======== DATA

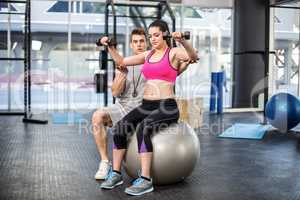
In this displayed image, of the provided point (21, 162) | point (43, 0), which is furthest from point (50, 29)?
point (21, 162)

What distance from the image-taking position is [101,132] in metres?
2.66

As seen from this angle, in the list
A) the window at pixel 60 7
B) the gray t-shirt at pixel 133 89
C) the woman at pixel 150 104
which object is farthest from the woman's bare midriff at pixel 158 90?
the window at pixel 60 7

================
======== DATA

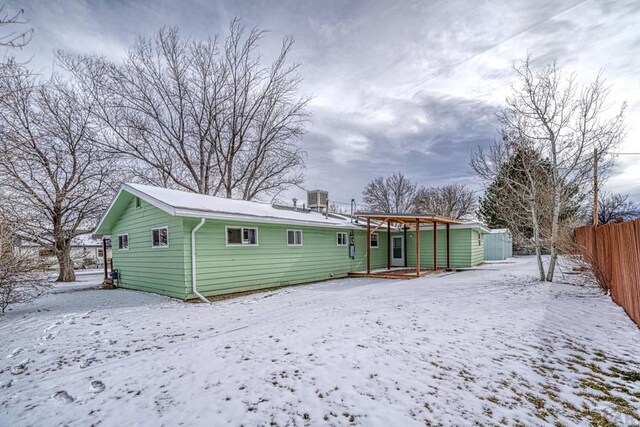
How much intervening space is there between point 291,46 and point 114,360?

================
======== DATA

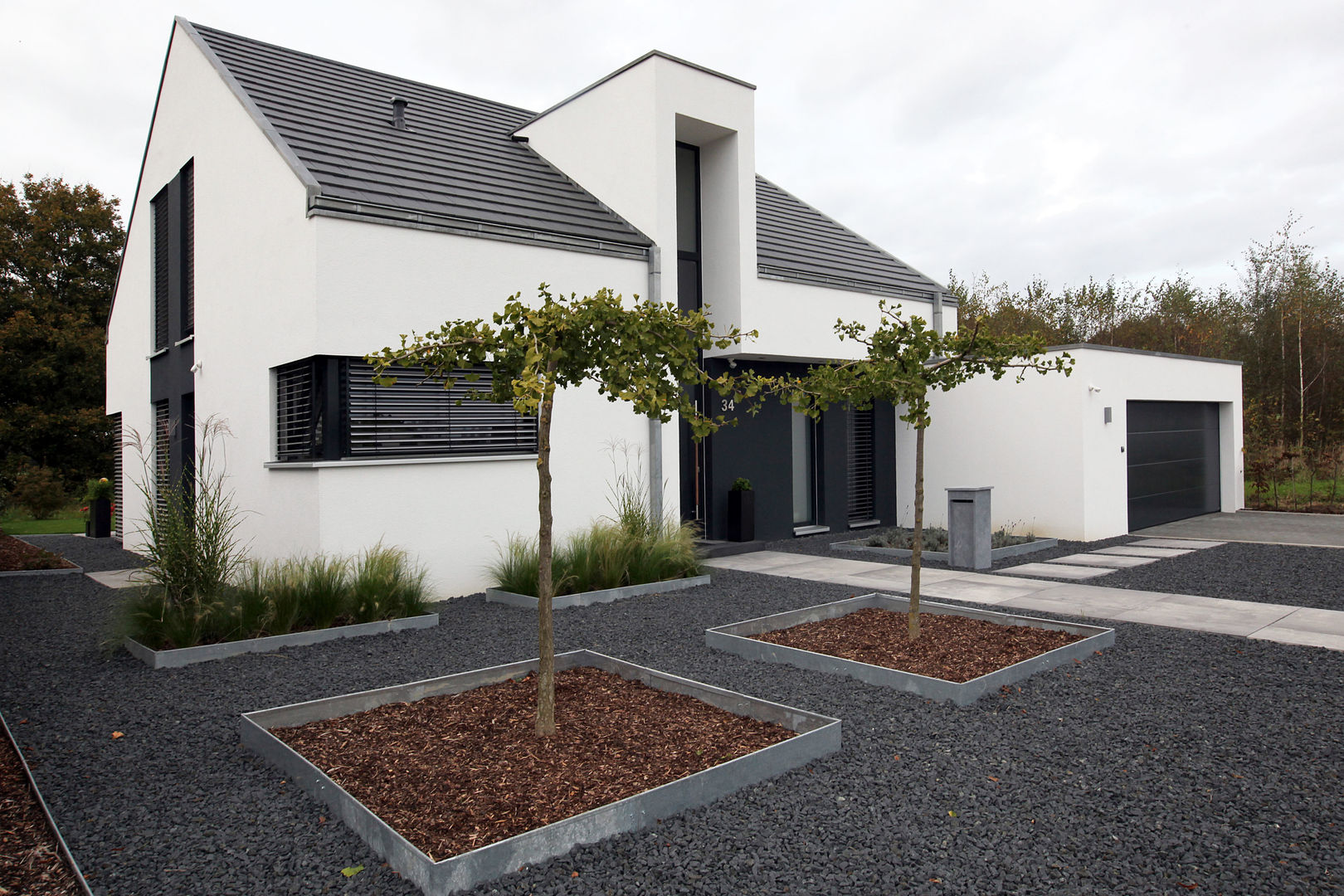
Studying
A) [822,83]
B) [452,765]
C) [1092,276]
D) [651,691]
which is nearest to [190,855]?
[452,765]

================

SET TASK: Gather each line above that contains the string "which". Letter case counts.

RESULT:
In this displayed image, of the provided point (21, 162) | point (43, 0), which is furthest from point (50, 29)?
which object is farthest from the woman's bare midriff at pixel 158 90?
which is nearest to [190,855]?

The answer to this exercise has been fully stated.